Мы так с отцом и порешили — летом я гощу в деревне — а как только все там изготовят, он напишет.

Этому был рад Маркуша. Он сдавал последние экзамены. Я пригласила и Георгиевского. Тот обещал.

Апрель я провела еще в Москве, а в мая наступило время ехать. Это был первый выезд мой с Андрюшей, и все наши волновались, как мы повезем его, я менее других. И я была права. И тут заботливые руки передали мне его в пролетку, из пролетки так же незаметно переплыл он на вокзал, с вокзала в купэ поезда, и дремал мирно, пока мы катили меж полей, березовых лесочков, овражков подмосковных наших мест. За нами выехал кучер Димитрий. В коляске, упряжи, Димитрии я узнавала стиль отца: ничего броского, шикарного, во всем мера и солидный тон. Хвосты у лошадей подрезаны, лошади кормленые, но не бешеные, идут ровно, рысью.

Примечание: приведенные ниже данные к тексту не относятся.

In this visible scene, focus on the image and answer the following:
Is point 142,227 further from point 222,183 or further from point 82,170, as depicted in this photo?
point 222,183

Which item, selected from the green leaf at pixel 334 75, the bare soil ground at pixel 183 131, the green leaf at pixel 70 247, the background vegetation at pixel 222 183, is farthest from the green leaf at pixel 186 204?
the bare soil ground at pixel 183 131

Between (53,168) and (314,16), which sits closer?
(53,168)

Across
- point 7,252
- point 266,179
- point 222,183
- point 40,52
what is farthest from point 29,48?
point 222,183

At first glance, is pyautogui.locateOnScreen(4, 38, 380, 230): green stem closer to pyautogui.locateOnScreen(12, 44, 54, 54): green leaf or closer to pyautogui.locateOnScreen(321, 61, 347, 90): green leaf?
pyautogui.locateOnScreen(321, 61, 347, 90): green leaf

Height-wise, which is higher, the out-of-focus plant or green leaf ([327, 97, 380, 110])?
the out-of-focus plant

Даже сам Дмитрий - немолодой, с маленькими глазками, рыжеватыми усами — аккуратно подпоясан, аккуратно скроен, правит безо всякой удали. «Ехать надо постепенно» — вот его девиз, и за плечами долгая муштровка - таких же, как мой отец, бар.

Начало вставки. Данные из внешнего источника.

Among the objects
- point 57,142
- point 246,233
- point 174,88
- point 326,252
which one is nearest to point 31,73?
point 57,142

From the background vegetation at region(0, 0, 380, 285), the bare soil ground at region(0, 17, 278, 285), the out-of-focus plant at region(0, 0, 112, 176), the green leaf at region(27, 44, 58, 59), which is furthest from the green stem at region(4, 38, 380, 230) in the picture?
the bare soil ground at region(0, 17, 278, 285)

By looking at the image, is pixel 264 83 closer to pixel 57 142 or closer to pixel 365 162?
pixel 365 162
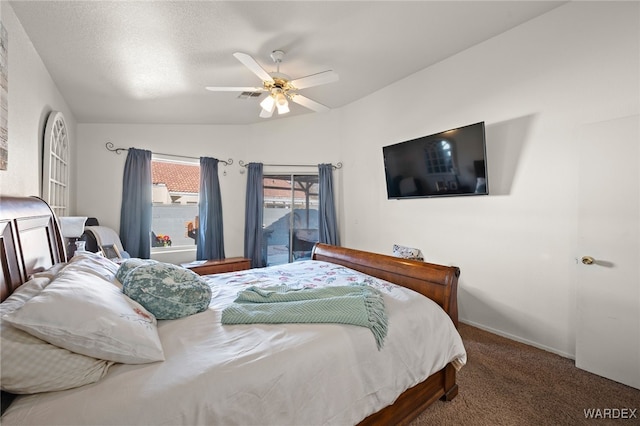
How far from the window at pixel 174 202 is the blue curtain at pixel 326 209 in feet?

Этот Дмитрий вез нас очень чинно большаком с могучими ракитами, кой-где - столетними березами. Спускались мы под горки, подымались на подъемы, мимо белых церковушек, деревенских кладбищ, рощ, средь зеленей лоснящихся, где ходит в майском солнце грач, обгоняли баб с котомками, подводы с кладью, и часам к четырем, когда солнце золотисто изструялось из-за легких облачков, майский ветер овевал лицо нам своим плеском благовонным — мы спускались мимо парка с горки, к мельнице села Ипатьевского. Через луг, на изволоке, блестел в свете стеклами Галкинский дом.